— start Supplied data —

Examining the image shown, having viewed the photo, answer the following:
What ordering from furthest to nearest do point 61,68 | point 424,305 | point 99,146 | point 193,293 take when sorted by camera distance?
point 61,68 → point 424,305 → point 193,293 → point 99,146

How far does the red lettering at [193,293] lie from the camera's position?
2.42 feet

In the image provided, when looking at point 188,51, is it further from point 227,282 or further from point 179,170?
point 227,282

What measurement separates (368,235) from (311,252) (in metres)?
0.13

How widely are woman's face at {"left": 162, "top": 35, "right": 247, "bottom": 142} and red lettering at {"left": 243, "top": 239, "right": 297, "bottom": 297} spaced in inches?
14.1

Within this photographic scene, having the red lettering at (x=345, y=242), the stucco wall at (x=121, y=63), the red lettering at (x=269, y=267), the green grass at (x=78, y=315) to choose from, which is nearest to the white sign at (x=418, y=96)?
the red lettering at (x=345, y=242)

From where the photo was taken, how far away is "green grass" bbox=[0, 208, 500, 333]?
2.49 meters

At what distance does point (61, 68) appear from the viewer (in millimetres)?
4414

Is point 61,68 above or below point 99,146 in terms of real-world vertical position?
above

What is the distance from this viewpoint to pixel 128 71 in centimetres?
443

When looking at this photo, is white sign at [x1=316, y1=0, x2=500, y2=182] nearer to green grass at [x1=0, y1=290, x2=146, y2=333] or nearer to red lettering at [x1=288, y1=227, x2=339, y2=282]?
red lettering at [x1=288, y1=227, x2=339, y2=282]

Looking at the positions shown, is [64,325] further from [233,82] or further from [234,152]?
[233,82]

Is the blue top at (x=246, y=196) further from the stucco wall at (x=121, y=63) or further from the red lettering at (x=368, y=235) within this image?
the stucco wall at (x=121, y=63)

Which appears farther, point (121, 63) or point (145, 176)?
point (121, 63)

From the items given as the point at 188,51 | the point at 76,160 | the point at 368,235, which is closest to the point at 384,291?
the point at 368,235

— end Supplied data —

Goal of the exercise
Turn the rows above into a numbered list with no blank lines between items.

Response to this task
1. Examining the image shown, having viewed the photo, answer the following:
2. What ordering from furthest to nearest do point 61,68 | point 424,305 | point 99,146 | point 193,293 take when sorted by camera distance?
3. point 61,68 → point 424,305 → point 193,293 → point 99,146
4. How far does the red lettering at [193,293] lie from the camera's position?
5. 2.42 feet
6. In the image provided, when looking at point 188,51, is it further from point 227,282 or further from point 179,170?
7. point 227,282
8. What measurement separates (368,235) from (311,252) (in metres)?
9. 0.13
10. How widely are woman's face at {"left": 162, "top": 35, "right": 247, "bottom": 142} and red lettering at {"left": 243, "top": 239, "right": 297, "bottom": 297} spaced in inches?
11. 14.1
12. Within this photographic scene, having the red lettering at (x=345, y=242), the stucco wall at (x=121, y=63), the red lettering at (x=269, y=267), the green grass at (x=78, y=315) to choose from, which is nearest to the white sign at (x=418, y=96)?
13. the red lettering at (x=345, y=242)
14. From where the photo was taken, how far away is "green grass" bbox=[0, 208, 500, 333]?
15. 2.49 meters
16. At what distance does point (61, 68) appear from the viewer (in millimetres)?
17. 4414
18. Is point 61,68 above or below point 99,146 in terms of real-world vertical position?
19. above
20. What is the distance from this viewpoint to pixel 128 71 in centimetres?
21. 443
22. When looking at this photo, is white sign at [x1=316, y1=0, x2=500, y2=182] nearer to green grass at [x1=0, y1=290, x2=146, y2=333] or nearer to red lettering at [x1=288, y1=227, x2=339, y2=282]?
23. red lettering at [x1=288, y1=227, x2=339, y2=282]
24. Looking at the positions shown, is [64,325] further from [233,82] or further from [234,152]?
25. [233,82]
26. Is the blue top at (x=246, y=196) further from the stucco wall at (x=121, y=63) or further from the red lettering at (x=368, y=235) within this image?
27. the stucco wall at (x=121, y=63)
28. Which appears farther, point (121, 63) or point (145, 176)?
29. point (121, 63)
30. From the items given as the point at 188,51 | the point at 76,160 | the point at 368,235, which is closest to the point at 384,291?
31. the point at 368,235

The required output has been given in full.